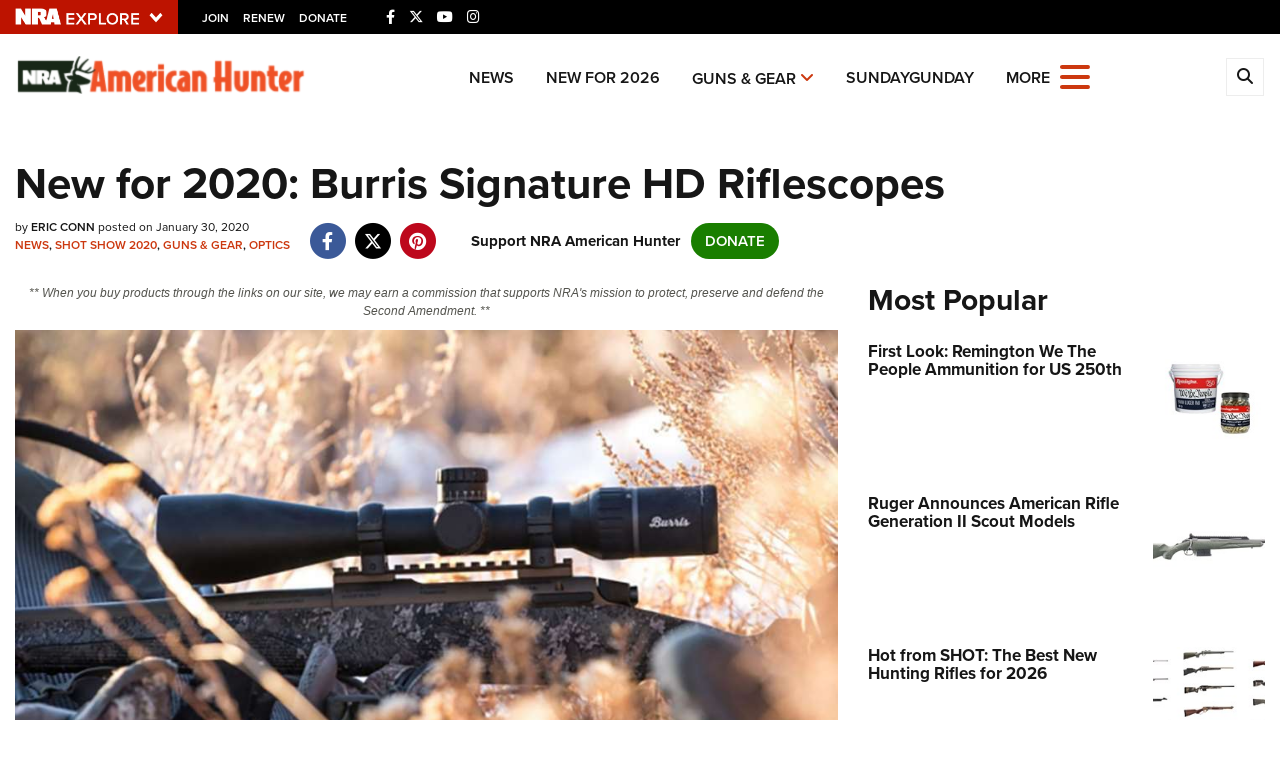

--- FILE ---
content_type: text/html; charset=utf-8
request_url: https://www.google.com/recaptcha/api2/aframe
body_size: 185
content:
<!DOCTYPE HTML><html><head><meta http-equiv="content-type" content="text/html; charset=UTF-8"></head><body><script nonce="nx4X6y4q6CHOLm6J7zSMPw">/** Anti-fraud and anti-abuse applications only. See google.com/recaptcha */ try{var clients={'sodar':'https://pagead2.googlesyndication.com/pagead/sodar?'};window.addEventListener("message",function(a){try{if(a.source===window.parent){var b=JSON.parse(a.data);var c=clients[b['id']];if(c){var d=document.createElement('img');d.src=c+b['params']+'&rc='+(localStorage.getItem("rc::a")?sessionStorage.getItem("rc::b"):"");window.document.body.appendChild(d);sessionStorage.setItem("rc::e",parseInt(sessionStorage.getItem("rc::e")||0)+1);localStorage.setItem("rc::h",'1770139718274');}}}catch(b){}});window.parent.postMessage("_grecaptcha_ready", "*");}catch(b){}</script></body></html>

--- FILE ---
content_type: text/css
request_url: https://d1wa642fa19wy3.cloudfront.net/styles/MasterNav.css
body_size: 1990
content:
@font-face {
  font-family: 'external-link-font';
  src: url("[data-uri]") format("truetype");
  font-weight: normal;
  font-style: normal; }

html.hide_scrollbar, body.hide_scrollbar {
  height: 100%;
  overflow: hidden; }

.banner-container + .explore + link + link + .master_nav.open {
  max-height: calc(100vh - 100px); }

To do => Using the records above, copy every line that has the word "normal" in it.

Exercise response =>
  font-weight: normal;
  font-style: normal; }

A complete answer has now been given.